Cette place nouvelle qui nous est assignée n’est pas sans faire écho à celle d’un célèbre personnage que décrit Homère dans l’Odyssée. Tantale, puni par les dieux, est condamné à un triple supplice : placé au milieu d’un fleuve sous des arbres fruitiers, il voit le fleuve s’assécher quand il se penche pour boire, et les branches s’éloigner lorsqu’il tend la main pour se nourrir. Pour compléter ses supplices, un énorme rocher menace de lui tomber à tout moment sur la tête, lui inspirant une angoisse permanente.

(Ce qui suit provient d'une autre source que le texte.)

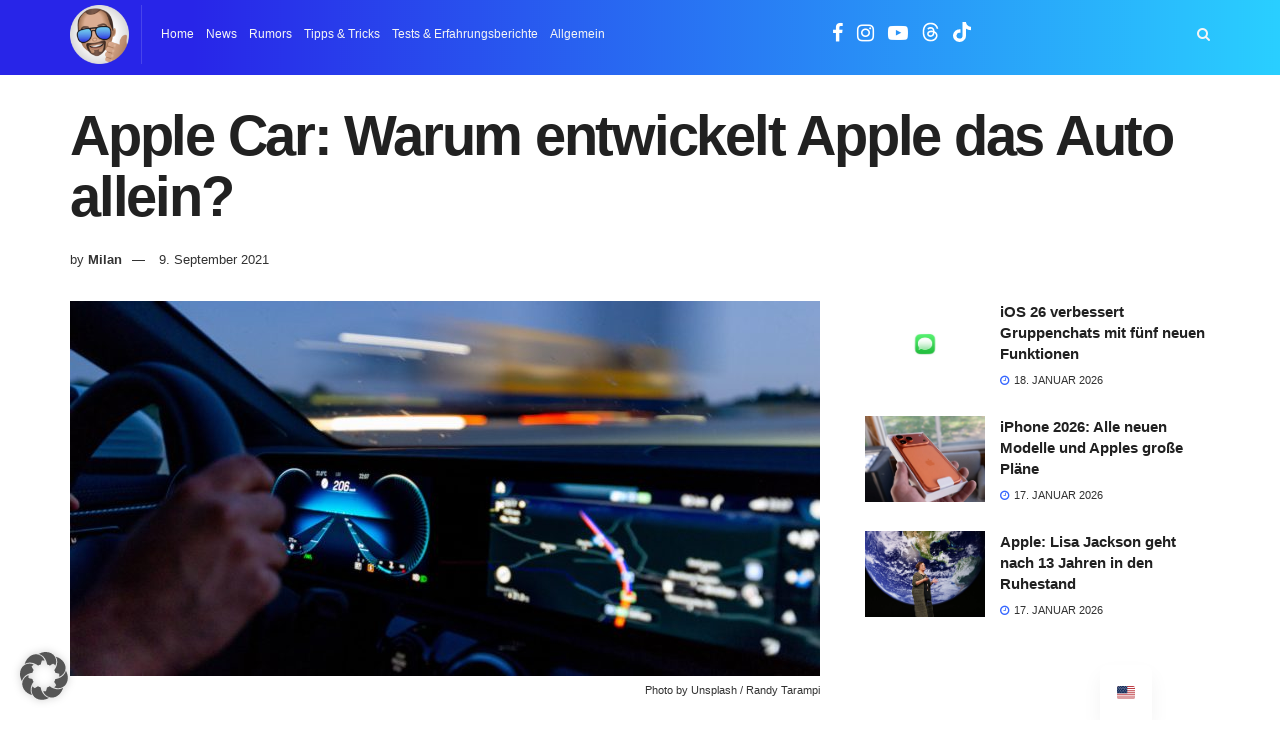

--- FILE ---
content_type: text/html; charset=utf-8
request_url: https://www.google.com/recaptcha/api2/aframe
body_size: 267
content:
<!DOCTYPE HTML><html><head><meta http-equiv="content-type" content="text/html; charset=UTF-8"></head><body><script nonce="8TX97NRQlDr4iiPlAhVQwA">/** Anti-fraud and anti-abuse applications only. See google.com/recaptcha */ try{var clients={'sodar':'https://pagead2.googlesyndication.com/pagead/sodar?'};window.addEventListener("message",function(a){try{if(a.source===window.parent){var b=JSON.parse(a.data);var c=clients[b['id']];if(c){var d=document.createElement('img');d.src=c+b['params']+'&rc='+(localStorage.getItem("rc::a")?sessionStorage.getItem("rc::b"):"");window.document.body.appendChild(d);sessionStorage.setItem("rc::e",parseInt(sessionStorage.getItem("rc::e")||0)+1);localStorage.setItem("rc::h",'1769027109947');}}}catch(b){}});window.parent.postMessage("_grecaptcha_ready", "*");}catch(b){}</script></body></html>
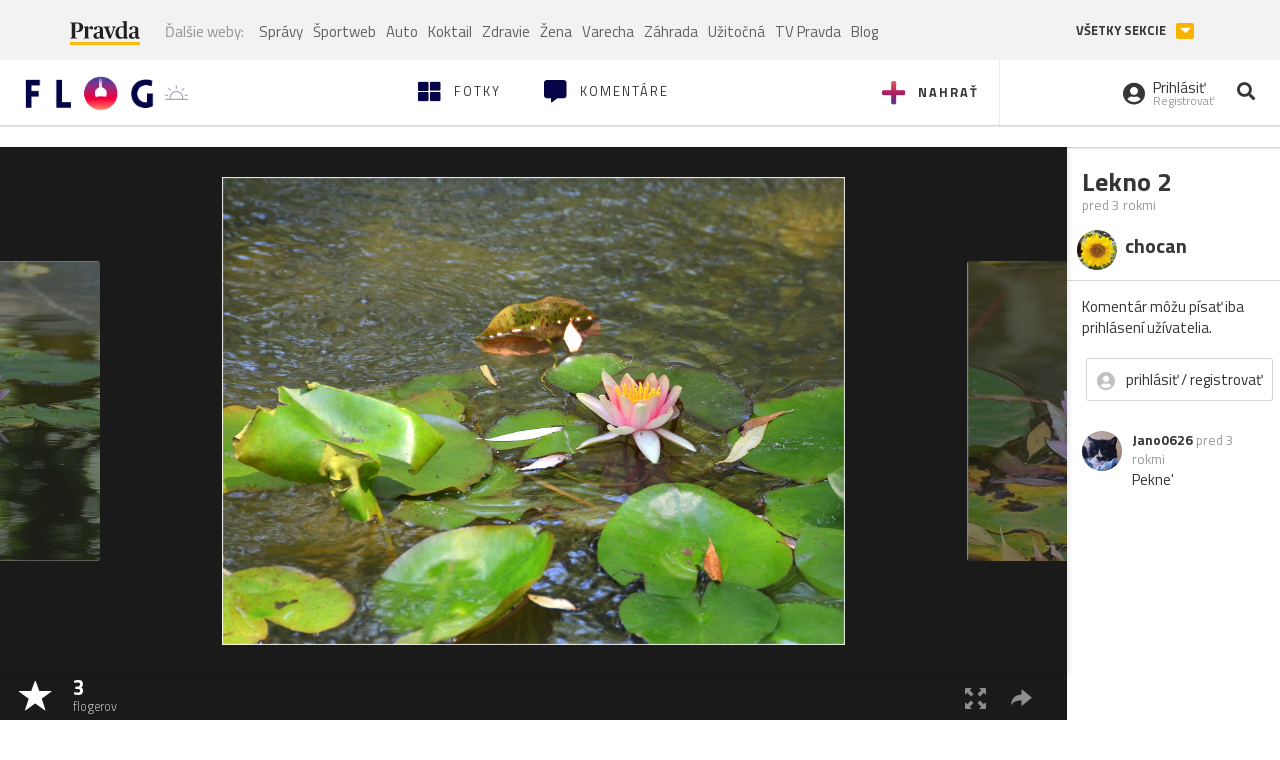

--- FILE ---
content_type: application/javascript; charset=utf-8
request_url: https://fundingchoicesmessages.google.com/f/AGSKWxW1S1yWiMPGtH4eFJhkssFDqyg0zTtO-s85u8iMHil1sMQCaAdr8p_S-btjkQrMyiG2GU6nZu2fa1AbXh3pfGd51CU362BVpNKhvB8grIZAJG5JBcyW3IGePqmpYC5uDiwHKleQ4yt1qff7N2FUtK8Wjn44NO_vJjsNZvpJT07-tz5KtLf6mGYQdsvo/_/cdn.ads./adserving./adpatch..initdoubleclickadselementcontent?/affiliate_show_banner.
body_size: -1286
content:
window['46477edd-cdc4-4e1b-b6ad-4df4f3b41a7a'] = true;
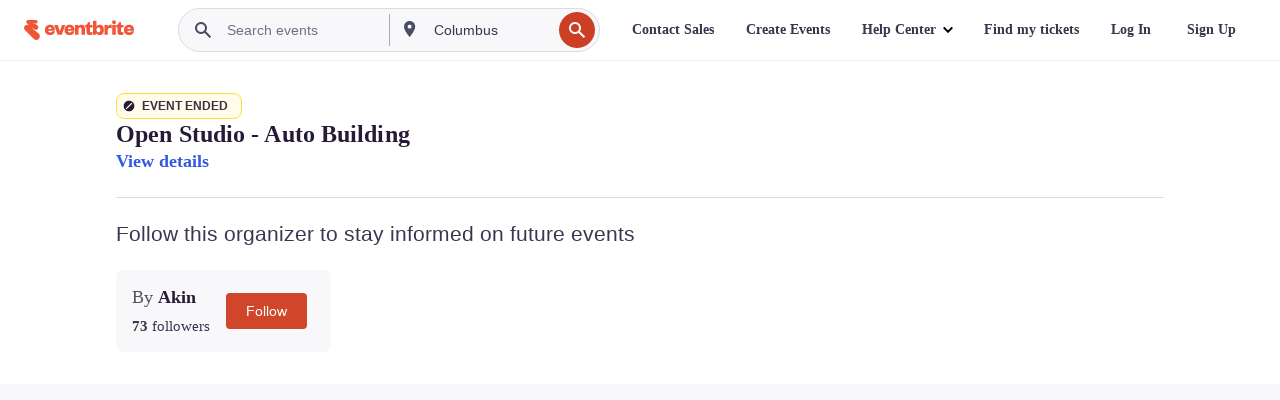

--- FILE ---
content_type: text/javascript; charset=utf-8
request_url: https://app.link/_r?sdk=web2.86.5&branch_key=key_live_epYrpbv3NngOvWj47OM81jmgCFkeYUlx&callback=branch_callback__0
body_size: 73
content:
/**/ typeof branch_callback__0 === 'function' && branch_callback__0("1539502713672966488");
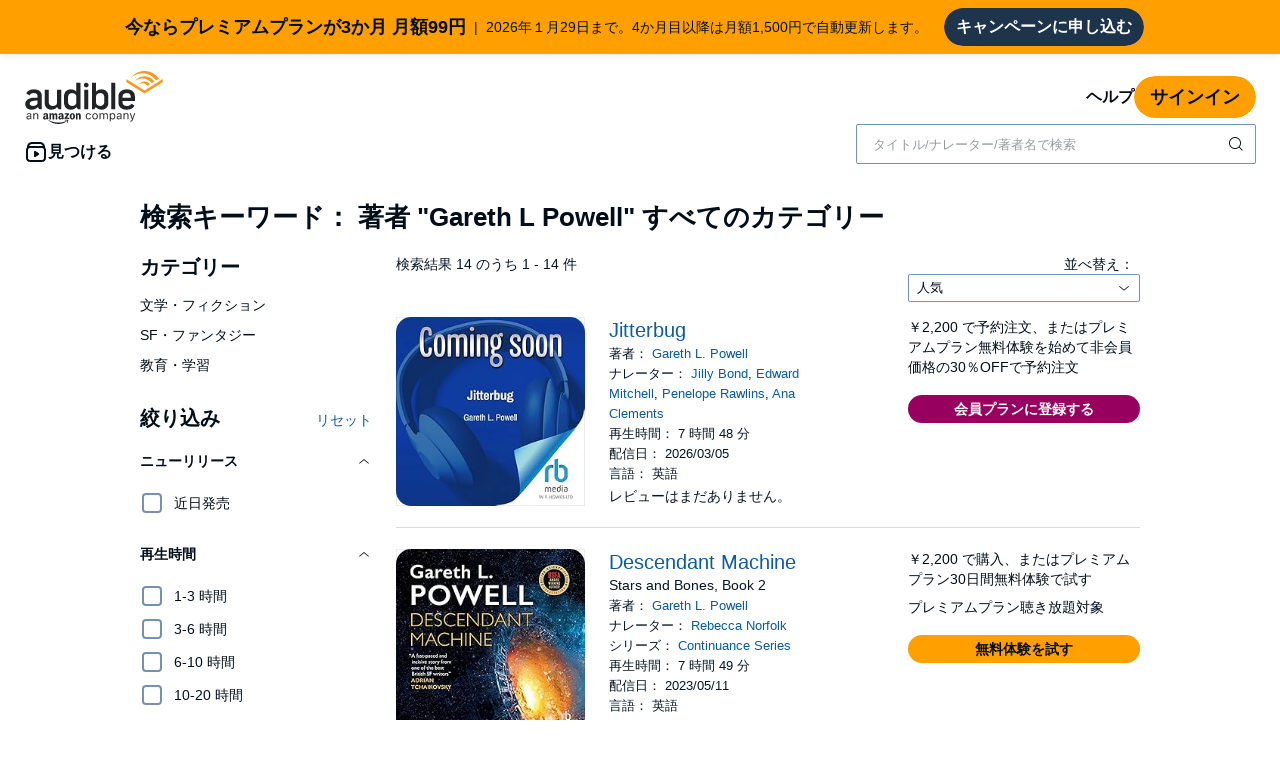

--- FILE ---
content_type: text/css
request_url: https://m.media-amazon.com/images/I/01-lhJpSCZL.css?AUIClients/AudibleSearchContentAssets
body_size: 600
content:
.enterpriseLabel{height:16px;position:relative;background:gray;color:#fff;text-align:center;vertical-align:middle;display:inline-block;padding-left:10px;padding-right:20px;line-height:16px;font-size:13px;text-overflow:ellipsis;white-space:nowrap;overflow:hidden;max-width:200px}.enterpriseLabel:before{content:"";position:absolute;right:0;bottom:0;width:0;height:0;border-right:8px solid #fff;border-top:8px solid gray;border-bottom:8px solid gray}@media (min-width:768px){.mobile .mobile-responsive-list{display:flex;flex-wrap:wrap;justify-content:space-between}.mobile .mobile-responsive-list::after{content:"";flex:0 0 32%}.mobile .mobile-responsive-list-item{width:32%;margin-bottom:56px}}.podcast-mobile-responsive-grid-row{display:flex;align-items:stretch}.mobile-responsive-list-product-image{margin-bottom:16px}.mobile-flex-align-self-center{align-self:center}.fake-tab-active-tab-highlight{margin-top:-5px;height:5px}.fakeTab{color:rgba(20,20,20,.65)}.fakeTab:hover,.selectedTab{color:#141414}.mobilePageSizeFilter{display:inline-flex;justify-content:center;align-items:center}.mobilePageSizeFilterSelected{z-index:1}.mobilePageSizeFilterSelected::before{content:' ';width:100%;height:100%;position:absolute;z-index:10;top:0;left:0}.mobilePageSizeFilterSelected a{cursor:default}.refinementFormRadio{display:inline-block}.refinementFormRadio:link{text-decoration:none}.refinementFormRadio-disabled{pointer-events:none}.signpostBorder{border-radius:16px}.flexCenterAlign{display:flex;align-items:center}.addToLeftMarginS2{margin-left:16px}.topicPageJustifyContentCenter{justify-content:center}.topicPageSummary{text-align:justify;text-justify:inter-word;padding-right:8vw;padding-left:8vw;padding-bottom:8px;hyphens:auto}.searchResultsScreenreader{position:absolute!important;height:1px;width:1px;overflow:hidden;clip:rect(1px 1px 1px 1px);clip:rect(1px,1px,1px,1px)}.tags-page-mosaic-deflicker:not(:defined){visibility:hidden}.search-spotlight-card-header{margin-left:16px}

Aujourd’hui nous sommes tous devenus les fils de ce misérable Tantale. Durant longtemps, les plus naïfs d’entre nous – ou les plus cyniques – pensaient qu’un sort si pathétique était réservé aux pauvres de la planète, aux gens des pays du Sud ou aux exclus du Nord. Mais la crise nous a appris que nous ressemblons tous au géant foudroyé. Car aux mille maux d’une pénurie prochaine est venue s’ajouter la peur d’une catastrophe imminente. Le rocher lui-même a basculé. Où tombera-t-il ? Sur quelles têtes, avant de rouler sur quelles autres ? Le moins que l’on puisse dire, c’est que nous nous retrouvons dans une position délicate.